Un mariage impossible : quand la croissance flirte avec le durable
La magie des mots ne cessera jamais de fasciner. Prenez, exemple tout à fait au hasard, ce petit bijou de dérive sémantique : « Le développement durable, ce n’est pas la fin du travail, c’est l’emploi durable. Ce n’est pas la croissance zéro, c’est la croissance durable ». Voilà ! Évacué le mot développement ; récupérée, lavée, blanchie, la bonne vieille croissance économique.
Ceux qui - comme l’auteur de ce billet - ne vivent pas en France, doivent bien se demander qui a eu ce mot qui pourrait tout aussi bien figurer dans le Bêtisier du développement durable.
Si je vous dis qu’il est de la droite et en route vers les plus hautes fonctions... Toujours pas reconnu ? Allez voir cette France dont vous rêvez, alors.
La gauche n’est pas en reste dans la quête d’une noblesse retrouvée pour cette « croissance » qui n’a cessé de hanter tous les politiciens, partout dans le monde, de quelque horizon qu’ils soient.
Attention, les petits malins, ce billet n’est pas un plaidoyer en faveur d’un retour à l’âge d’or d’une économie réglée sur l’horloge cyclique des quatre saisons, non plus que d’une utopique décroissance qui enlèverait aux pays riches pour donner aux pays pauvres.
Non, ce billet porte plutôt sur l’usage inconsidéré d’une notion qui risque de causer beaucoup plus de tort que de bien.
Impossibility statements are the very foundation of science. It is impossible to : travel faster than the speed of light ; create or destroy matter-energy ; build a perpetual motion machine, etc. By respecting impossibility theorems we avoid wasting resources on projects that are bound to fail.Daly était économiste senior à la Banque mondiale au moment où il écrivait ces mots cinglants à propos de cet oxymore qu’est l’expression « croissance durable ».Herman E. Daly.
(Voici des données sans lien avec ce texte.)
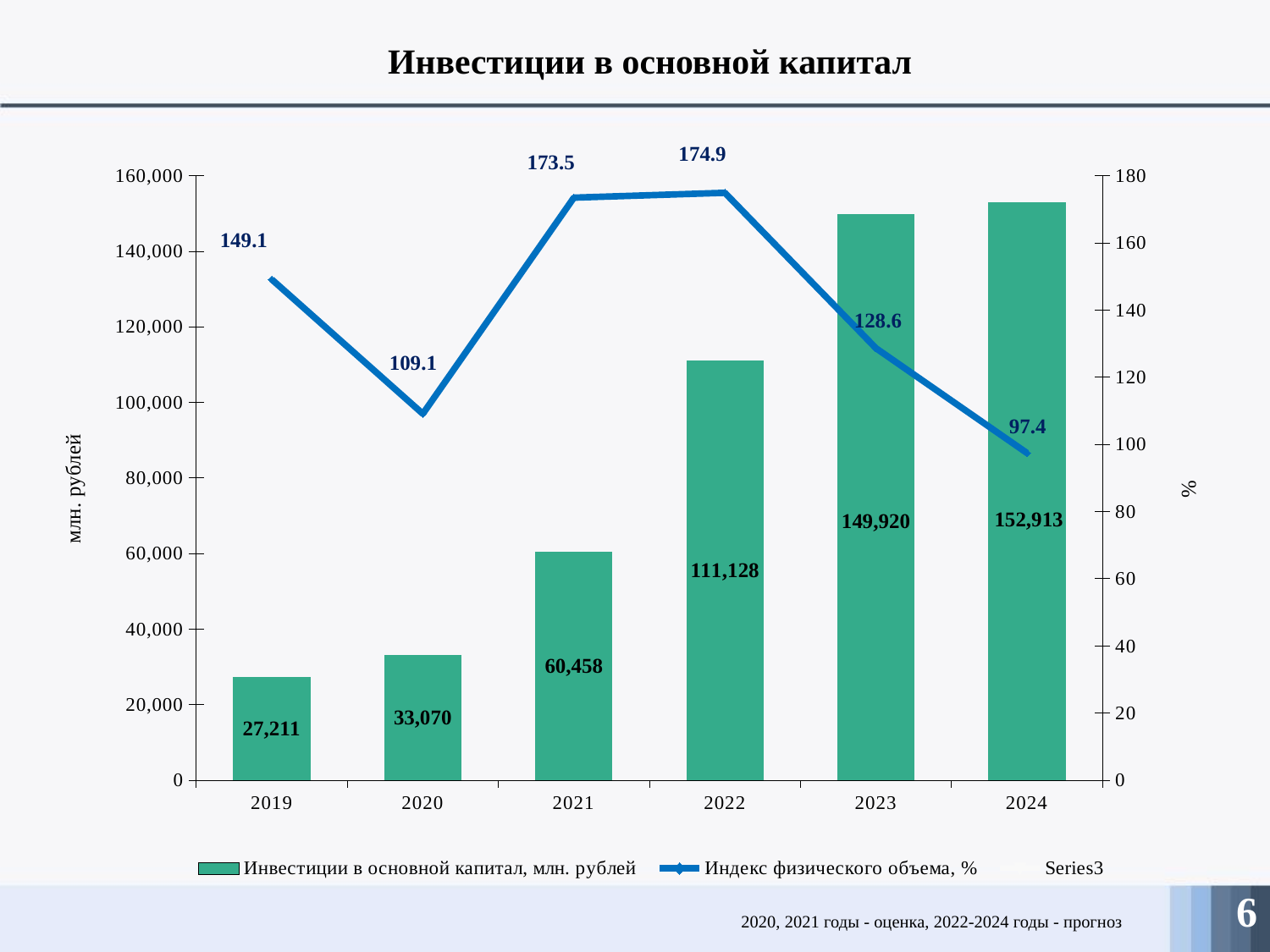
Which year has the lowest value of the physical volume index? 2024 Which is larger: the physical volume index for 2019 or for 2023? 2019 Do the investments in fixed capital rise or fall from 2019 to 2024? rise What is the difference between investments in fixed capital in 2024 and 2023? 2,993 Which year has the highest value of investments in fixed capital? 2024 How many years are shown on the x axis? 6 What is the value of the physical volume index (Индекс физического объема, %) for 2021? 173.5 What is the title of the chart? Инвестиции в основной капитал What is the value of investments in fixed capital (Инвестиции в основной капитал, млн. рублей) for 2022? 111,128 Which year has the highest value of the physical volume index? 2022 How many series does the legend list? 3 What is the value of investments in fixed capital for 2019? 27,211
Sustainable Growth : An Impossibility Theorem. (Paru dans Herman E. Daly and Kenneth N. Townsend, Valuing the Earth : Economics, Ecology, Ethics.)
Remarquez que ça ne serait pas la première fois qu’un politicien mènerait son pays tout droit vers un cul-de-sac.
Mais outre qu’elle est un piège à cons, la « croissance durable » n’est-elle pas aussi une façon d’évacuer ce vilain mot de « développement » ?
Applaudissons, au passage, l’ONU et ses agences, qui ont tellement bien travaillé que le mot évoque désormais la charité.
La croissance durable pour les riches, le développement durable pour les pauvres ? En tout cas, la pirouette intellectuelle laisse perplexe.
À moins que ce ne soit le taux de croissance phénoménale de la Chine qui donne le vertige au point de tout mélanger dans ses idées.
Pour ceux qui en ont vraiment, évidemment.